Start of RECORDS TO USE

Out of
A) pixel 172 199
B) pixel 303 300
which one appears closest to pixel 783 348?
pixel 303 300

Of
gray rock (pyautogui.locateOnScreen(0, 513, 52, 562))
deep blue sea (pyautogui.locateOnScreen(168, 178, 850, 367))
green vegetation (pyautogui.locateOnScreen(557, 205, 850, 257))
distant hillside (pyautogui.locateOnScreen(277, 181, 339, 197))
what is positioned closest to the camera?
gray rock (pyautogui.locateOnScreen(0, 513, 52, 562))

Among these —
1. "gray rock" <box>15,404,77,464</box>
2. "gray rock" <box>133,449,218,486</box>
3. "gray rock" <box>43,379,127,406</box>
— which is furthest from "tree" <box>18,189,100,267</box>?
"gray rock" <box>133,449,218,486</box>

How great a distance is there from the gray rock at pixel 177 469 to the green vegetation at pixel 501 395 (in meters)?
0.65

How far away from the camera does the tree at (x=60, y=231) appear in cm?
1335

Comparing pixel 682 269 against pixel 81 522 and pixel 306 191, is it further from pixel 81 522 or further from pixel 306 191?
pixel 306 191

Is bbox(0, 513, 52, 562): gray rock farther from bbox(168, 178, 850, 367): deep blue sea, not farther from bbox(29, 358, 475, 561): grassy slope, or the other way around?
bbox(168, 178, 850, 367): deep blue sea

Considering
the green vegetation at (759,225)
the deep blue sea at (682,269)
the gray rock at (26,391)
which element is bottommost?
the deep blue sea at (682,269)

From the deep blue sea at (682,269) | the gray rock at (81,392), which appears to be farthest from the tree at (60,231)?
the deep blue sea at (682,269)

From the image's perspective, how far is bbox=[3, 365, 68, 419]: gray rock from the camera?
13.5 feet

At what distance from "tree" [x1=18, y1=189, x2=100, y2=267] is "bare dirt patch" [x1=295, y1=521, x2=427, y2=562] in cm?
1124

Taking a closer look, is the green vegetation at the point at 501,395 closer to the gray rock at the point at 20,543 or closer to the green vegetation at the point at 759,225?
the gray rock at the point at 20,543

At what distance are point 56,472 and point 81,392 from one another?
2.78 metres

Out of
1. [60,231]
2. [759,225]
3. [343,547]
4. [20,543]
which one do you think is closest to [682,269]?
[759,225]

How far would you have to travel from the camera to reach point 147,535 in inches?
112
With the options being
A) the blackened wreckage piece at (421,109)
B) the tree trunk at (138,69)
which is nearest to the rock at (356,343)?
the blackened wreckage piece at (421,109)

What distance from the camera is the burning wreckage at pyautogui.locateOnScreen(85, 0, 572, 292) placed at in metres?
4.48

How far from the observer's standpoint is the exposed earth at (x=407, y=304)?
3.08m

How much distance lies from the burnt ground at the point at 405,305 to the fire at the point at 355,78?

End of RECORDS TO USE

[GIVEN PROBLEM]:
Convert the records above into a Markdown table with the columns Row and Line, numbering each row and skipping blank lines. Begin at the line that contains "What distance from the" and stop after the last line of the records.

[FINAL RESULT]:
| Row | Line |
|---|---|
| 1 | What distance from the camera is the burning wreckage at pyautogui.locateOnScreen(85, 0, 572, 292) placed at in metres? |
| 2 | 4.48 |
| 3 | How far from the observer's standpoint is the exposed earth at (x=407, y=304)? |
| 4 | 3.08m |
| 5 | How much distance lies from the burnt ground at the point at 405,305 to the fire at the point at 355,78? |